6. Unincorporated nonprofit association, the name and business address of each manager. 

(2) Information in the annual report shall be current as of the date the annual report is executed on behalf of the entity or foreign entity. 

(3) The first annual report shall be delivered to the Secretary of State between January 1 and June 30 of the year following the calendar year in which an entity was organized or a foreign entity was authorized to transact business in this state. Subsequent annual reports shall be delivered to the Secretary of State between January 1 and June 30 of each following calendar year. 

(4) If an annual report does not contain the information required by this section, the Secretary of State shall promptly notify the entity or foreign entity in writing and return the report to it for correction, which notification may be accomplished electronically. For purposes of KRS 14A.2-130 or 14A.2-140, an annual report returned for correction shall not be deemed to have been delivered until it is returned and accepted by the Secretary of State. 

(5) An entity or foreign entity may amend the information in its last filed annual report by delivery of an amendment to the annual report to the Secretary of State for filing on such form as is provided by the Secretary of State. 

(6) An unincorporated nonprofit association that has filed a certificate of association is subject to this section. 

(7) The requirement to file an annual report shall not apply to: 

(a) A limited partnership governed as to its internal affairs by the Kentucky Uniform Limited Partnership Act as it existed prior to its repeal by 1988 Ky.
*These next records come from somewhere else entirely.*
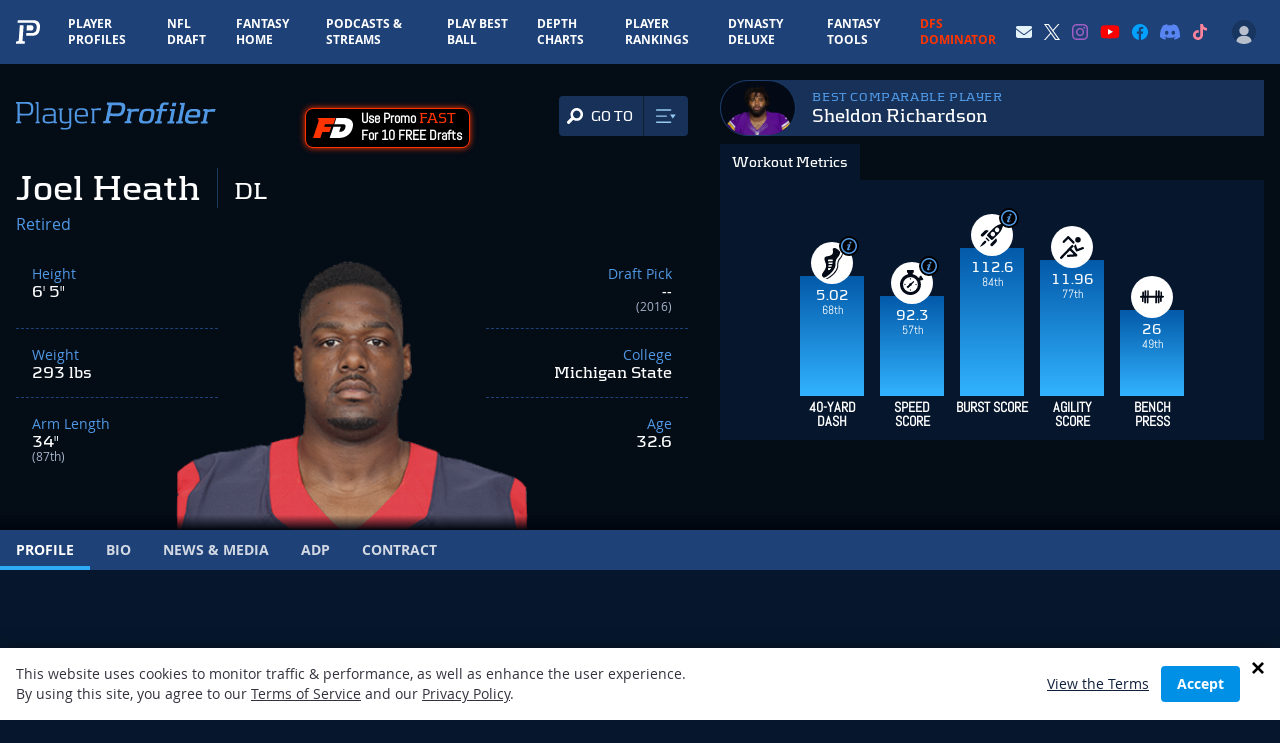

--- FILE ---
content_type: text/html; charset=utf-8
request_url: https://www.google.com/recaptcha/api2/aframe
body_size: 185
content:
<!DOCTYPE HTML><html><head><meta http-equiv="content-type" content="text/html; charset=UTF-8"></head><body><script nonce="RDpIcjHBYyD26AWtPakFLQ">/** Anti-fraud and anti-abuse applications only. See google.com/recaptcha */ try{var clients={'sodar':'https://pagead2.googlesyndication.com/pagead/sodar?'};window.addEventListener("message",function(a){try{if(a.source===window.parent){var b=JSON.parse(a.data);var c=clients[b['id']];if(c){var d=document.createElement('img');d.src=c+b['params']+'&rc='+(localStorage.getItem("rc::a")?sessionStorage.getItem("rc::b"):"");window.document.body.appendChild(d);sessionStorage.setItem("rc::e",parseInt(sessionStorage.getItem("rc::e")||0)+1);localStorage.setItem("rc::h",'1768812545565');}}}catch(b){}});window.parent.postMessage("_grecaptcha_ready", "*");}catch(b){}</script></body></html>

--- FILE ---
content_type: application/javascript; charset=utf-8
request_url: https://fundingchoicesmessages.google.com/f/AGSKWxV7vYBkK186sYm-x94AmpPiXLuzDR56QjwUmaHUBRqdisWxxsM7kLF6HbXrKwG0IbqOp2S7sITpHgZXGF3APKtSo9XX4hT1SsZ8OtdWKK2NGnzxMzzOu8KwOm3O9XoS_1FloJPXWjJyBkkV7XGMsbyIoLpV6GMz_e_PZDLm76S4QJNpQ2_jlYDEFmOy/_/iframe_ads./adscript1./yieldads._advertisehere./adzonetop.
body_size: -1291
content:
window['1868cd53-fd6a-4c03-9d90-ecd90044b1e7'] = true;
Acts ch. 284, sec. 65; (b) A partnership other than a limited liability partnership that has filed a statement of qualification pursuant to KRS 362.1-951 or a foreign limited liability partnership; 

(c) A foreign rural electric cooperative or foreign rural telephone cooperative not required to qualify to transact business by a filing with the Secretary of State; or 

(d) An unincorporated nonprofit association that has not filed a certificate of association. 

Effective:June 29, 2017 History: Amended 2017 Ky. Acts ch. 193, sec. 5, effective June 29, 2017. — Amended 2015 Ky. Acts ch. 34, sec. 4, effective June 24, 2015. — Amended 2012 Ky. Acts ch. 160, sec. 129, effective July 12, 2012. — Amended 2011 Ky. Acts ch. 29, sec. 7, effective June 8, 2011. — Created 2010 Ky. Acts ch. 151, sec. 34, effective January 1, 2011.

What This Means: Key Takeaways*

You can file your Kentucky annual report online.

Your Kentucky LLC annual report must state the following information (and must be current as of the date of filing):

  • The name of the LLC
  • Street address of principal office and mailing address
  • Registered office address and registered agent name

Annual Report Due Dates:

  • Annual reports are due between January 1 and June 1 each year. The first annual report is due the following calendar year after the LLC became effective.

*This information is provided for educational and entertainment purposes only. Please consult a lawyer for legal advice.